Ever since cars were invented, people found various ways to keep their vehicles clean. Some washed their own cars or paid others to get the job done for them. In 1914, one man in Detroit saw the opportunity to start a car wash business that he named “Automated Laundry.” Of course the car wash was not automated as it involved pushing the car manually through a tunnel-like area where three groups of attendants waited; those applying soap, those washing and those drying. A sole group pushed the car through the three stages. After a couple of trucks were clean, the workers would get quite tired and it was obvious this was not the best car wash in town. However, it would take another 26 years for any real form of automation to take place.
1940 + evolution
In 1940, the first semi-automatic car wash was designed by a man in Hollywood, California. His system mainly featured a conveyor with a hook attached to the car’s bumper pulling it through the three stages of soaping, washing and drying. By 1946, more automation was integrated into the system which now included overhead water sprinklers and a 50 HP air blower for drying. This semiautomatic car wash sparked ideas across the world and many small car wash businesses opened up in different places. More cars were being manufactured and sold in the US only causing demand for car wash outlets. Then in 1951, three men; Dean, Archie and Eldon Anderson made the first fully automated car wash system in Seattle. The recent advancements are largely credited to a man called Dan Hanna who created the Rub-a-dub car wash in Oregon. He also started a car wash empire that spearheaded innovation in the car wash industry and production of washing equipment. Nonetheless, most of his designs (produced after 1955) simulate ideas from the Seattle guys’ model of 1951. The car wash featured the following parts;
• Tunnel conveyor pulleys that pulled the car through the car wash tunnel
• Spraying machines sprayed soap on the car’s body
• Big overhang and side brushes that look like large “angel” wings and feathers scrubbed/washed the car
• Nozzles rinsed the soap and dirt away
• Big blowers were used for drying
This was a fully hands-free operation and hands-free mechanisms became the delight of America’s car wash industry. Different models were being installed in different states all over the country.
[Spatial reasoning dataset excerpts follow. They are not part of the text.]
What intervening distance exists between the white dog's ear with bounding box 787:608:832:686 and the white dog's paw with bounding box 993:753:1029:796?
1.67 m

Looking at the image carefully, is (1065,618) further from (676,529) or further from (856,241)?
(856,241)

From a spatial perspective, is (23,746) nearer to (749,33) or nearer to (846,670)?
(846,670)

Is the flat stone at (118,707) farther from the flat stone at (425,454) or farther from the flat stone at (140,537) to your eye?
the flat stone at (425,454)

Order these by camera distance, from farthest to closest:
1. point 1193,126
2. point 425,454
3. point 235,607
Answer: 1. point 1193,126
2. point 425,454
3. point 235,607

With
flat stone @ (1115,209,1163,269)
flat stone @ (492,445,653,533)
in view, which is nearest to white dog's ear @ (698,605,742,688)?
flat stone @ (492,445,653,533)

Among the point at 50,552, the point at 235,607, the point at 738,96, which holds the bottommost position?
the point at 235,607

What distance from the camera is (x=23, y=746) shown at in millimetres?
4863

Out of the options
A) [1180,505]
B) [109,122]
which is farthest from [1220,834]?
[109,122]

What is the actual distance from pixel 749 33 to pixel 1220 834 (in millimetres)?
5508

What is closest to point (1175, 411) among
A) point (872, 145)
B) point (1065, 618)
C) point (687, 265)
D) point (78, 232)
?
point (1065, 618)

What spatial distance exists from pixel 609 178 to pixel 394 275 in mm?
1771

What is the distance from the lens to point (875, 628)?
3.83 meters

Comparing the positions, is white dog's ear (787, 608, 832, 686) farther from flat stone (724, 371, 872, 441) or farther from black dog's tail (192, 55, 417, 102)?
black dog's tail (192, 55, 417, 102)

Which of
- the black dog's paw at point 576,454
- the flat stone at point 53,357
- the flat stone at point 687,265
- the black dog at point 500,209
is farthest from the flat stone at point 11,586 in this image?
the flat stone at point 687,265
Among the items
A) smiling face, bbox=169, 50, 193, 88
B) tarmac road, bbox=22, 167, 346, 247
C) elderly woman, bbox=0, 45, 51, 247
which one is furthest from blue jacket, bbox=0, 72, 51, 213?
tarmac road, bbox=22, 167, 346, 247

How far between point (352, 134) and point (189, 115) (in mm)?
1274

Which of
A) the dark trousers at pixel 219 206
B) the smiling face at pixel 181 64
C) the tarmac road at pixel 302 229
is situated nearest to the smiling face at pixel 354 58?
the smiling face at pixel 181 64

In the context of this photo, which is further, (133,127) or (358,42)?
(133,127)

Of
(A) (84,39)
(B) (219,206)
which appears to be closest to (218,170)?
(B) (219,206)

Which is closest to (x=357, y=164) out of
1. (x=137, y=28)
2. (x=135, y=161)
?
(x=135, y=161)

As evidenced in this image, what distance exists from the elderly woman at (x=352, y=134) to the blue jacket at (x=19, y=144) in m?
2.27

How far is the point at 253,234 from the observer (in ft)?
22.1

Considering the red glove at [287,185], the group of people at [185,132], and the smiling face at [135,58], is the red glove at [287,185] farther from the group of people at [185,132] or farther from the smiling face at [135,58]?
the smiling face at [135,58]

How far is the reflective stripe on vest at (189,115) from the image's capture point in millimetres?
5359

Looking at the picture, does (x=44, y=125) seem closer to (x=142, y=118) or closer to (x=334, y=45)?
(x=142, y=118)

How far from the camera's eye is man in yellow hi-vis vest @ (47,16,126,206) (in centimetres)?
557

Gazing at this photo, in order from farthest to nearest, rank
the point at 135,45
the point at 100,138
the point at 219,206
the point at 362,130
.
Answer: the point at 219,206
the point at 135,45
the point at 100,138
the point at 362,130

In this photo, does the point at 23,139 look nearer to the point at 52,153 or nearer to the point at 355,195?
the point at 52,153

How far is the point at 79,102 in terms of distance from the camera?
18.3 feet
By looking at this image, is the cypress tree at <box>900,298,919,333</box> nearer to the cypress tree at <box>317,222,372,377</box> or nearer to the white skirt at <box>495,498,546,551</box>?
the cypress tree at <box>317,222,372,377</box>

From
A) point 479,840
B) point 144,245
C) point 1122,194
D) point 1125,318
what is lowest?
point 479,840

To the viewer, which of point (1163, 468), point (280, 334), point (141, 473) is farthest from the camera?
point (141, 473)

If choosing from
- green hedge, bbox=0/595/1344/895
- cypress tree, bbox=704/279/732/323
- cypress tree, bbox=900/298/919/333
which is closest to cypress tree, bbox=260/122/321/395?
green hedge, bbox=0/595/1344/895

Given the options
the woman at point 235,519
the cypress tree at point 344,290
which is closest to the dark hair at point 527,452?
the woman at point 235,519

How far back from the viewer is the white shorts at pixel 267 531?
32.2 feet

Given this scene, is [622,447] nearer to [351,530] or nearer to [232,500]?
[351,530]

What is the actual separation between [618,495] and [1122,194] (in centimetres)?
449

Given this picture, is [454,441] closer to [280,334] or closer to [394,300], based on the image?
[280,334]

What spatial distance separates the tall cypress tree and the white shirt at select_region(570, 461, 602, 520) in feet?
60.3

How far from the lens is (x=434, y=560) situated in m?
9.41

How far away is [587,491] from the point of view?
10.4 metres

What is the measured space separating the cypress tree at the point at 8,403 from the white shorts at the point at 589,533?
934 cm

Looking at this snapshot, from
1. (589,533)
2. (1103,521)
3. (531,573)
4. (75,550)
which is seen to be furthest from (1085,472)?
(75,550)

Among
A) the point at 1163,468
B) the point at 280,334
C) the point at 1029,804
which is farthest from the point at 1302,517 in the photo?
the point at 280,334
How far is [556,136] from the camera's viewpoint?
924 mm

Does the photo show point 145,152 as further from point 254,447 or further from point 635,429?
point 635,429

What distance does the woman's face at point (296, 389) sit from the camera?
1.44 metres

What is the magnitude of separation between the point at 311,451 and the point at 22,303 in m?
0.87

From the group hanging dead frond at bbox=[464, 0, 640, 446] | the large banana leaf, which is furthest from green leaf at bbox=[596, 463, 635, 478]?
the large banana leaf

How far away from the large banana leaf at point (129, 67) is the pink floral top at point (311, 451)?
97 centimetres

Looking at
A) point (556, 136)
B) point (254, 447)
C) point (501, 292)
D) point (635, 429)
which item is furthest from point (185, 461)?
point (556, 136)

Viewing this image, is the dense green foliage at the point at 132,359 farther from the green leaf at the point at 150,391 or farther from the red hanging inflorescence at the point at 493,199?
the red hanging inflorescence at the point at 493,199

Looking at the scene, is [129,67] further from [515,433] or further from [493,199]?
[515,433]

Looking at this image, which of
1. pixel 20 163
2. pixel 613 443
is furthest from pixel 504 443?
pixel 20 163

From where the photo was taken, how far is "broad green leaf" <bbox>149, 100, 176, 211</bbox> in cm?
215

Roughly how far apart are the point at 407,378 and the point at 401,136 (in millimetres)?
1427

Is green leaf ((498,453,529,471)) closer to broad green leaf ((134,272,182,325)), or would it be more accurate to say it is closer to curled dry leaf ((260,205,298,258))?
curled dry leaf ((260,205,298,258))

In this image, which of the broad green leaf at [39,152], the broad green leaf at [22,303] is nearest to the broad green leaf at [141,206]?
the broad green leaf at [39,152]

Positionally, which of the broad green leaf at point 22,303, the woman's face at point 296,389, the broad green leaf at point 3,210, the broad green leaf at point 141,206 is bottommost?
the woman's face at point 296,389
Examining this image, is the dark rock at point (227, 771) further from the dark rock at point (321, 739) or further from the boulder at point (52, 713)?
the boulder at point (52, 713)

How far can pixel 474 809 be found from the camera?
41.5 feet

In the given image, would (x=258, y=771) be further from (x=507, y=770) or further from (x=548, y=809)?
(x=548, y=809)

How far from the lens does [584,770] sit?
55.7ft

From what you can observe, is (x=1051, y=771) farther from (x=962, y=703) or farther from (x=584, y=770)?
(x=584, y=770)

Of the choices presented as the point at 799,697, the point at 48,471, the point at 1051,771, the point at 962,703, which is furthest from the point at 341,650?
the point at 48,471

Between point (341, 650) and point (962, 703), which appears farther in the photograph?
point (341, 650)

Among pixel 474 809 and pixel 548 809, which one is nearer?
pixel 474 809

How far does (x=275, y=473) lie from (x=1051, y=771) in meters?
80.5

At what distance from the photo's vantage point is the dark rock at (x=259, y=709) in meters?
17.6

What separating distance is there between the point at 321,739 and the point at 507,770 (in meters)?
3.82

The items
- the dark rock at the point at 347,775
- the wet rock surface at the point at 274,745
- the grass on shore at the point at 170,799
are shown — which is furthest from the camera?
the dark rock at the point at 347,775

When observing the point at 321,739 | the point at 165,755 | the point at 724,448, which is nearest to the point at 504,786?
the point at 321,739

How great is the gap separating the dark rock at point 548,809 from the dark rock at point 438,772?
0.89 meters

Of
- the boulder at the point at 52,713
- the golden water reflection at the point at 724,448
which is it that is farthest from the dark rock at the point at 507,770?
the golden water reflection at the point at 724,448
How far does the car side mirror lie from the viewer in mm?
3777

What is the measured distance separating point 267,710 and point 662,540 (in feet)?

Growth and tech advancements
Dan Hanna created a large enterprise that had some 31 outlets by 1955. The company focused on innovations and resulted in some of the greatest advancements in the car wash industry seen today. These included the wrap-around brush, soft-cloth friction washing, on demand roller conveyor belts, various tire washing methods and the recirculating water system. The enterprise was since established as the frontier car wash equipment manufacturer and dominated provision of parts and systems in the country. The 1970 gasoline and oil price hike may have significantly daunted the car wash industry but it quickly picked up surviving the torrid period. In the 80s, automatic wheel cleaners and the polish-and-waxing took hold adding to the innovations of Hanna. The company expanded exports to Japan, Korea and the UK recording over $30 million in annual sales. It became the top franchise in manufacturing and also led the conveyor manufacture lists within this period.
The modern scene
When you look at current trends, it is no doubt we have the best car wash in every single town considering how far we have come. Most people would not know that the industry started out with little (basically none) automation at all. The modern scene has cleaning machines which are fully automated tunnels requiring no manual labor. In addition to cleaning all the five sides of your car, they scrub the tires and clean undercarriage. In fact, most are self-service outlets although you will still find many with attendants especially if you want the interior space vacuumed and your seats cleaned. Modern car washes are more eco-friendly featuring low water and electric requirements, milder soaps and faster systems that clean cars faster resulting in efficiency and happy customers.
The car wash industry has evolved a lot since its inception in 1914. While it began with heavy manual labor, small innovations helped to ease the work until technology took over and the advantages of full automation were realized. If you do not have modern tech-advanced systems, then you cannot claim to be the best car wash in town.